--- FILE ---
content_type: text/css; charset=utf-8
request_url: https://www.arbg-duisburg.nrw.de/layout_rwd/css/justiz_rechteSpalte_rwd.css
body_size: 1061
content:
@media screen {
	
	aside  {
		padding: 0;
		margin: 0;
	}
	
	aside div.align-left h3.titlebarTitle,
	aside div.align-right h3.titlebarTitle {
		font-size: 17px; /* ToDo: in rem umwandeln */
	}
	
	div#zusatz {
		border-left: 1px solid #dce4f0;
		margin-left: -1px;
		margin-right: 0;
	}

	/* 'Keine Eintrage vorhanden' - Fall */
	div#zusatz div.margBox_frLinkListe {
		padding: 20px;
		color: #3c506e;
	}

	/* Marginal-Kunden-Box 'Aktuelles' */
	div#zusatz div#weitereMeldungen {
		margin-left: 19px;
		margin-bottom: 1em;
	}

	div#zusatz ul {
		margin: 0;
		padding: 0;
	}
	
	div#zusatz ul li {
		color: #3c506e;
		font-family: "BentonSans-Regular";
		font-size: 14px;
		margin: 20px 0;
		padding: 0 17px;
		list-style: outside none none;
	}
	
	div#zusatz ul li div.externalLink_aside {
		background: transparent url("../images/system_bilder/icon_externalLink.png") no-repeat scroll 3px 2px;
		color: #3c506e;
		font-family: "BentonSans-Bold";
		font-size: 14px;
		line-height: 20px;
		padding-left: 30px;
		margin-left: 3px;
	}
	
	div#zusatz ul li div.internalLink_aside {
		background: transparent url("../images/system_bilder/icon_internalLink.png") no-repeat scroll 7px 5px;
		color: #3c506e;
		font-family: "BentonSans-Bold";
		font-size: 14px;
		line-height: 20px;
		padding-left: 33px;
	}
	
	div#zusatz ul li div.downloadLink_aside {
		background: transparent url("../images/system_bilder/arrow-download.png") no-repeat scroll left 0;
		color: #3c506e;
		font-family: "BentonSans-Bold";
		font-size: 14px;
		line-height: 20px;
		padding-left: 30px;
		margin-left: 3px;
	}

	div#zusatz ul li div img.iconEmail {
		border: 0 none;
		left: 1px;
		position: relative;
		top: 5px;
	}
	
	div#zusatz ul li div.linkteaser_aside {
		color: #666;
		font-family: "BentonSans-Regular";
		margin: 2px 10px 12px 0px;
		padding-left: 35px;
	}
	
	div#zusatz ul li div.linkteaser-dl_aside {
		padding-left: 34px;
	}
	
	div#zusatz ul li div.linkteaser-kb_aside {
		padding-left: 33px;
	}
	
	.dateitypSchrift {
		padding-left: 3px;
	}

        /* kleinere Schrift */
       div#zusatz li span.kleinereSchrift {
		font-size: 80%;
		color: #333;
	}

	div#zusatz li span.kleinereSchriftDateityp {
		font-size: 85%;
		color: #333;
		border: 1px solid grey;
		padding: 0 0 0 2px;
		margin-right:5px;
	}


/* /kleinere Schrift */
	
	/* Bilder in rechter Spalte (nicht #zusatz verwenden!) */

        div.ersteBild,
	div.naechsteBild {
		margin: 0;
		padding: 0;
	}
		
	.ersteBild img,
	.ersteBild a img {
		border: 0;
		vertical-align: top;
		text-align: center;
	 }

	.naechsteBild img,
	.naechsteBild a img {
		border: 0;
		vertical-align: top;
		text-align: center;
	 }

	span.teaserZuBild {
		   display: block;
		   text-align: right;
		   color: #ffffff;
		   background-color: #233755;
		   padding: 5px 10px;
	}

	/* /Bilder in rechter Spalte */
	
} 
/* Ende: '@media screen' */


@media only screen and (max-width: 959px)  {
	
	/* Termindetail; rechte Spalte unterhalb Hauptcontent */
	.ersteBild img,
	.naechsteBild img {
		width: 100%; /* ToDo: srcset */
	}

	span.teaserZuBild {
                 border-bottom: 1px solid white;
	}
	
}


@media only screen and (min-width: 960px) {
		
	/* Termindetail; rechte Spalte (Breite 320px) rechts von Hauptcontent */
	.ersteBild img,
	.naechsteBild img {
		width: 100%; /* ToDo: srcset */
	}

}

● ● ● ● ●

### DIRECTIONS FOR THIS TASK
Here you need to write out the listing above exactly, from its first line to its last.

### ANSWER TO THE PROBLEM
--- FILE ---
content_type: text/css; charset=utf-8
request_url: https://www.arbg-duisburg.nrw.de/layout_rwd/css/justiz_rechteSpalte_rwd.css
body_size: 1061
content:
@media screen {
	
	aside  {
		padding: 0;
		margin: 0;
	}
	
	aside div.align-left h3.titlebarTitle,
	aside div.align-right h3.titlebarTitle {
		font-size: 17px; /* ToDo: in rem umwandeln */
	}
	
	div#zusatz {
		border-left: 1px solid #dce4f0;
		margin-left: -1px;
		margin-right: 0;
	}

	/* 'Keine Eintrage vorhanden' - Fall */
	div#zusatz div.margBox_frLinkListe {
		padding: 20px;
		color: #3c506e;
	}

	/* Marginal-Kunden-Box 'Aktuelles' */
	div#zusatz div#weitereMeldungen {
		margin-left: 19px;
		margin-bottom: 1em;
	}

	div#zusatz ul {
		margin: 0;
		padding: 0;
	}
	
	div#zusatz ul li {
		color: #3c506e;
		font-family: "BentonSans-Regular";
		font-size: 14px;
		margin: 20px 0;
		padding: 0 17px;
		list-style: outside none none;
	}
	
	div#zusatz ul li div.externalLink_aside {
		background: transparent url("../images/system_bilder/icon_externalLink.png") no-repeat scroll 3px 2px;
		color: #3c506e;
		font-family: "BentonSans-Bold";
		font-size: 14px;
		line-height: 20px;
		padding-left: 30px;
		margin-left: 3px;
	}
	
	div#zusatz ul li div.internalLink_aside {
		background: transparent url("../images/system_bilder/icon_internalLink.png") no-repeat scroll 7px 5px;
		color: #3c506e;
		font-family: "BentonSans-Bold";
		font-size: 14px;
		line-height: 20px;
		padding-left: 33px;
	}
	
	div#zusatz ul li div.downloadLink_aside {
		background: transparent url("../images/system_bilder/arrow-download.png") no-repeat scroll left 0;
		color: #3c506e;
		font-family: "BentonSans-Bold";
		font-size: 14px;
		line-height: 20px;
		padding-left: 30px;
		margin-left: 3px;
	}

	div#zusatz ul li div img.iconEmail {
		border: 0 none;
		left: 1px;
		position: relative;
		top: 5px;
	}
	
	div#zusatz ul li div.linkteaser_aside {
		color: #666;
		font-family: "BentonSans-Regular";
		margin: 2px 10px 12px 0px;
		padding-left: 35px;
	}
	
	div#zusatz ul li div.linkteaser-dl_aside {
		padding-left: 34px;
	}
	
	div#zusatz ul li div.linkteaser-kb_aside {
		padding-left: 33px;
	}
	
	.dateitypSchrift {
		padding-left: 3px;
	}

        /* kleinere Schrift */
       div#zusatz li span.kleinereSchrift {
		font-size: 80%;
		color: #333;
	}

	div#zusatz li span.kleinereSchriftDateityp {
		font-size: 85%;
		color: #333;
		border: 1px solid grey;
		padding: 0 0 0 2px;
		margin-right:5px;
	}


/* /kleinere Schrift */
	
	/* Bilder in rechter Spalte (nicht #zusatz verwenden!) */

        div.ersteBild,
	div.naechsteBild {
		margin: 0;
		padding: 0;
	}
		
	.ersteBild img,
	.ersteBild a img {
		border: 0;
		vertical-align: top;
		text-align: center;
	 }

	.naechsteBild img,
	.naechsteBild a img {
		border: 0;
		vertical-align: top;
		text-align: center;
	 }

	span.teaserZuBild {
		   display: block;
		   text-align: right;
		   color: #ffffff;
		   background-color: #233755;
		   padding: 5px 10px;
	}

	/* /Bilder in rechter Spalte */
	
} 
/* Ende: '@media screen' */


@media only screen and (max-width: 959px)  {
	
	/* Termindetail; rechte Spalte unterhalb Hauptcontent */
	.ersteBild img,
	.naechsteBild img {
		width: 100%; /* ToDo: srcset */
	}

	span.teaserZuBild {
                 border-bottom: 1px solid white;
	}
	
}


@media only screen and (min-width: 960px) {
		
	/* Termindetail; rechte Spalte (Breite 320px) rechts von Hauptcontent */
	.ersteBild img,
	.naechsteBild img {
		width: 100%; /* ToDo: srcset */
	}

}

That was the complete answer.